— Start of Extracted material —

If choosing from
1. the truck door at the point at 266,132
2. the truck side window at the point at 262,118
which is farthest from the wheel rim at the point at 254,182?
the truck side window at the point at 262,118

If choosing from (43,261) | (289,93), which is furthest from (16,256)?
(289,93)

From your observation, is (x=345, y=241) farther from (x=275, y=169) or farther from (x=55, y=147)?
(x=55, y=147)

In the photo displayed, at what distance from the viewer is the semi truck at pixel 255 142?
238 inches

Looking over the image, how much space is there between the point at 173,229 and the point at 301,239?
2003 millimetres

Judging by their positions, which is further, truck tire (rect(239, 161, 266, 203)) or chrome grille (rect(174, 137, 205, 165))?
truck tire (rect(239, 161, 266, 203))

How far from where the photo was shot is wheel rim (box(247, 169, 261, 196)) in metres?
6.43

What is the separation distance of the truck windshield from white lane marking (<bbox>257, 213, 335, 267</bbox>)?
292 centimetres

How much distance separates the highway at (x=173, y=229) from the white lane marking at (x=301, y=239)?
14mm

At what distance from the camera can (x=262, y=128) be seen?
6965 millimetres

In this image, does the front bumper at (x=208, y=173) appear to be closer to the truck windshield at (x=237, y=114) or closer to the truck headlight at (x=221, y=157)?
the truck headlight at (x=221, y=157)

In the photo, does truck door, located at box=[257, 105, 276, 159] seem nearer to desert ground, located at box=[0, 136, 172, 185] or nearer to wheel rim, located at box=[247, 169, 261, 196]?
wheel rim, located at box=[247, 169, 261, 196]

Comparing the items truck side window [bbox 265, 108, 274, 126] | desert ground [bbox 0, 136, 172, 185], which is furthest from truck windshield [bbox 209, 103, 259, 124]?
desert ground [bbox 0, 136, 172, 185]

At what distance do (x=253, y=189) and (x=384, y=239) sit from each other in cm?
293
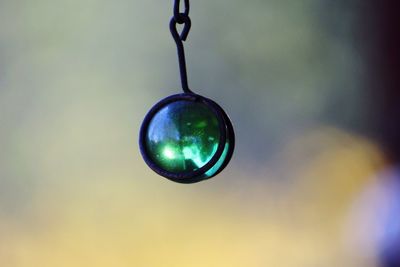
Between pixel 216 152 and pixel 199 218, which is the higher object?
pixel 199 218

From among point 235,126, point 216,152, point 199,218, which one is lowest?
point 216,152

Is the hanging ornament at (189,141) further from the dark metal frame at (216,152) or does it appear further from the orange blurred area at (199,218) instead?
the orange blurred area at (199,218)

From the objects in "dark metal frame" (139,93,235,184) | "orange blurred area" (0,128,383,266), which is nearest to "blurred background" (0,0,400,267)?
"orange blurred area" (0,128,383,266)

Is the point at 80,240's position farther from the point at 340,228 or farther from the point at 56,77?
the point at 340,228

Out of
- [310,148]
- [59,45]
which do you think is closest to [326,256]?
[310,148]

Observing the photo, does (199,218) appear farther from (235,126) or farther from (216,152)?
(216,152)

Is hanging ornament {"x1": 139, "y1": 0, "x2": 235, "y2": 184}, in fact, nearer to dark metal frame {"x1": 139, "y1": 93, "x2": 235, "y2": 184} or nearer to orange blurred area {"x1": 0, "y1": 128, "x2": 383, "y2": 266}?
dark metal frame {"x1": 139, "y1": 93, "x2": 235, "y2": 184}

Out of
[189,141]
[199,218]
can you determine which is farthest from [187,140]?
[199,218]

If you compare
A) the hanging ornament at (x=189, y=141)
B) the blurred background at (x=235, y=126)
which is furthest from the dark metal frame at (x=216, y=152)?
the blurred background at (x=235, y=126)
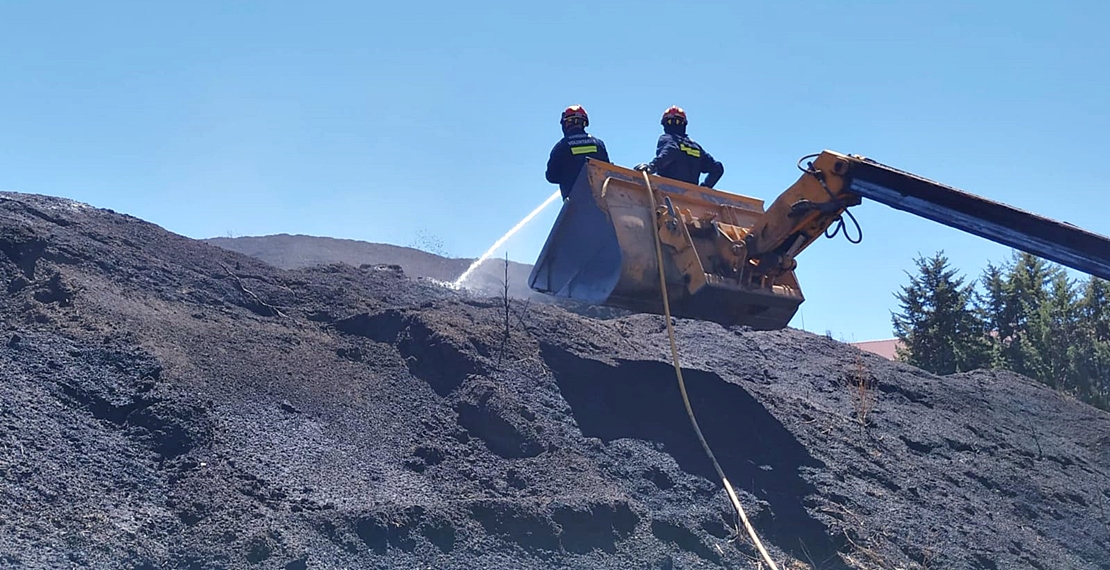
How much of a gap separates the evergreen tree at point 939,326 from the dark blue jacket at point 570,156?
9.19m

— End of Extracted material —

◆ Exercise prompt ◆
Copy each line exactly, and leave the pictures out of your copy.

◆ Output ◆
If choosing from
1. the truck door at the point at 266,132
2. the truck side window at the point at 262,118
which is farthest from the wheel rim at the point at 254,182?
the truck side window at the point at 262,118

If choosing from (43,261) | (289,93), which is furthest from (16,256)?
(289,93)

From your observation, is (x=345, y=241) farther from (x=275, y=169) or farther from (x=55, y=147)?
(x=55, y=147)

In the photo displayed, at what distance from the viewer is the semi truck at pixel 255 142?
238 inches

Looking over the image, how much space is there between the point at 173,229 and the point at 301,239?
2003 millimetres

Judging by their positions, which is further, truck tire (rect(239, 161, 266, 203)) or chrome grille (rect(174, 137, 205, 165))?
truck tire (rect(239, 161, 266, 203))

How far from where the photo was shot is wheel rim (box(247, 169, 261, 196)) in metres?
6.43

What is the separation distance of the truck windshield from white lane marking (<bbox>257, 213, 335, 267</bbox>)?
292 centimetres

How much distance separates the highway at (x=173, y=229) from the white lane marking at (x=301, y=239)?
14mm

At what distance from the camera can (x=262, y=128) be seen?
6965 millimetres

In this image, does the front bumper at (x=208, y=173) appear to be closer to the truck windshield at (x=237, y=114) or closer to the truck headlight at (x=221, y=157)?
the truck headlight at (x=221, y=157)

In the photo, does truck door, located at box=[257, 105, 276, 159] seem nearer to desert ground, located at box=[0, 136, 172, 185] or nearer to wheel rim, located at box=[247, 169, 261, 196]?
wheel rim, located at box=[247, 169, 261, 196]

Comparing the items truck side window [bbox 265, 108, 274, 126] | desert ground [bbox 0, 136, 172, 185], which is furthest from truck windshield [bbox 209, 103, 259, 124]?
desert ground [bbox 0, 136, 172, 185]

At what distance do (x=253, y=189) and (x=384, y=239) sit from each other in cm?
293
Between pixel 216 152 and pixel 199 218, which is the higher object?
pixel 199 218

From among point 235,126, point 216,152, point 199,218, which one is lowest?
point 216,152

Is the hanging ornament at (189,141) further from the dark metal frame at (216,152) or does it appear further from the orange blurred area at (199,218) instead?
the orange blurred area at (199,218)

From the objects in "dark metal frame" (139,93,235,184) | "orange blurred area" (0,128,383,266), which is nearest to "blurred background" (0,0,400,267)?
"orange blurred area" (0,128,383,266)

Is the point at 80,240's position farther from the point at 340,228 or farther from the point at 56,77?
the point at 340,228

Out of
- [310,148]
- [59,45]
which do you think is closest to [326,256]?
[310,148]

Observing the photo, does (199,218) appear farther from (235,126) or farther from (216,152)?
(216,152)

Is hanging ornament {"x1": 139, "y1": 0, "x2": 235, "y2": 184}, in fact, nearer to dark metal frame {"x1": 139, "y1": 93, "x2": 235, "y2": 184} or nearer to orange blurred area {"x1": 0, "y1": 128, "x2": 383, "y2": 266}?
dark metal frame {"x1": 139, "y1": 93, "x2": 235, "y2": 184}

Out of
[189,141]
[199,218]
can you determine which is farthest from [187,140]?
[199,218]

If you compare
A) the hanging ornament at (x=189, y=141)
B) the blurred background at (x=235, y=126)
which is furthest from the dark metal frame at (x=216, y=152)?
the blurred background at (x=235, y=126)
How much of a gap separates the evergreen tree at point 939,326 from the dark blue jacket at point 570,156?
9.19m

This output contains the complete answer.